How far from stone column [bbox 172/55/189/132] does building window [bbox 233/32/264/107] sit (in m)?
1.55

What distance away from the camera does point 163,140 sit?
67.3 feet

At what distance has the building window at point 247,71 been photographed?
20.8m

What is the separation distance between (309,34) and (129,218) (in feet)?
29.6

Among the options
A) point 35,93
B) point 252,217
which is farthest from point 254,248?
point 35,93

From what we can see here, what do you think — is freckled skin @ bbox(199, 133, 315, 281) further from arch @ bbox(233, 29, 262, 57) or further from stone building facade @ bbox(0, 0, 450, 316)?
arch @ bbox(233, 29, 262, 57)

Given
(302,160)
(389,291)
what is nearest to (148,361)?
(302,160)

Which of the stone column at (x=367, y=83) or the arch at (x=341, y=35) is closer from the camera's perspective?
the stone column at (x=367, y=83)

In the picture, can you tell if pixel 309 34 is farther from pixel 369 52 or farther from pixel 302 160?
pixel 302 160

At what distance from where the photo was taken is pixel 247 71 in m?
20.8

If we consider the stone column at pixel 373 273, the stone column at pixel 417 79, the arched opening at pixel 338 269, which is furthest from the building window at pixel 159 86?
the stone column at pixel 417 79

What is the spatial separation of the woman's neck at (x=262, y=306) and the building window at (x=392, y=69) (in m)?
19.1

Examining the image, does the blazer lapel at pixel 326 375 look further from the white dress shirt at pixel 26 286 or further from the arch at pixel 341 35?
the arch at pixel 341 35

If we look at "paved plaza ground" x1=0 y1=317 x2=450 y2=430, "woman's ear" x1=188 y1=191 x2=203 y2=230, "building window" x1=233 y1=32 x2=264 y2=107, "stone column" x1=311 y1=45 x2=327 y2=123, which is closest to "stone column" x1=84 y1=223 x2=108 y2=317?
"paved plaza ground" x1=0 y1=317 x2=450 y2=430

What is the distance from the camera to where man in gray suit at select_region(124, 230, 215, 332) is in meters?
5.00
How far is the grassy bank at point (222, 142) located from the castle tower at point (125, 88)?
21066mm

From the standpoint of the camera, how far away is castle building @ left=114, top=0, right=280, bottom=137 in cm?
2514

■ ■ ■

_TASK GOAL_. Convert the entries above into a JSON list of strings with one string per line, leaving out blank lines.

_SOLUTION_.
[
  "How far from stone column [bbox 172/55/189/132] does building window [bbox 233/32/264/107] sit (in m)?",
  "1.55",
  "What distance away from the camera does point 163,140 sit?",
  "67.3 feet",
  "At what distance has the building window at point 247,71 been photographed?",
  "20.8m",
  "What is the separation distance between (309,34) and (129,218) (in feet)?",
  "29.6",
  "Among the options",
  "A) point 35,93",
  "B) point 252,217",
  "which is farthest from point 254,248?",
  "point 35,93",
  "From what we can see here, what do you think — is freckled skin @ bbox(199, 133, 315, 281) further from arch @ bbox(233, 29, 262, 57) or further from stone building facade @ bbox(0, 0, 450, 316)?",
  "arch @ bbox(233, 29, 262, 57)",
  "Given",
  "(302,160)",
  "(389,291)",
  "what is nearest to (148,361)?",
  "(302,160)",
  "Which of the stone column at (x=367, y=83) or the arch at (x=341, y=35) is closer from the camera's perspective?",
  "the stone column at (x=367, y=83)",
  "In the picture, can you tell if pixel 309 34 is farther from pixel 369 52 or farther from pixel 302 160?",
  "pixel 302 160",
  "At what distance from where the photo was taken is pixel 247 71 in m?",
  "20.8",
  "If we consider the stone column at pixel 373 273, the stone column at pixel 417 79, the arched opening at pixel 338 269, which is furthest from the building window at pixel 159 86?",
  "the stone column at pixel 417 79",
  "What is the spatial separation of the woman's neck at (x=262, y=306) and the building window at (x=392, y=69) (in m)?",
  "19.1",
  "Examining the image, does the blazer lapel at pixel 326 375 look further from the white dress shirt at pixel 26 286 or further from the arch at pixel 341 35?",
  "the arch at pixel 341 35",
  "If we look at \"paved plaza ground\" x1=0 y1=317 x2=450 y2=430, \"woman's ear\" x1=188 y1=191 x2=203 y2=230, \"building window\" x1=233 y1=32 x2=264 y2=107, \"stone column\" x1=311 y1=45 x2=327 y2=123, which is closest to \"stone column\" x1=84 y1=223 x2=108 y2=317?",
  "\"paved plaza ground\" x1=0 y1=317 x2=450 y2=430",
  "What is the distance from the camera to where man in gray suit at select_region(124, 230, 215, 332) is in meters?",
  "5.00",
  "How far is the grassy bank at point (222, 142) located from the castle tower at point (125, 88)?",
  "21066mm",
  "From the standpoint of the camera, how far away is castle building @ left=114, top=0, right=280, bottom=137 in cm?",
  "2514"
]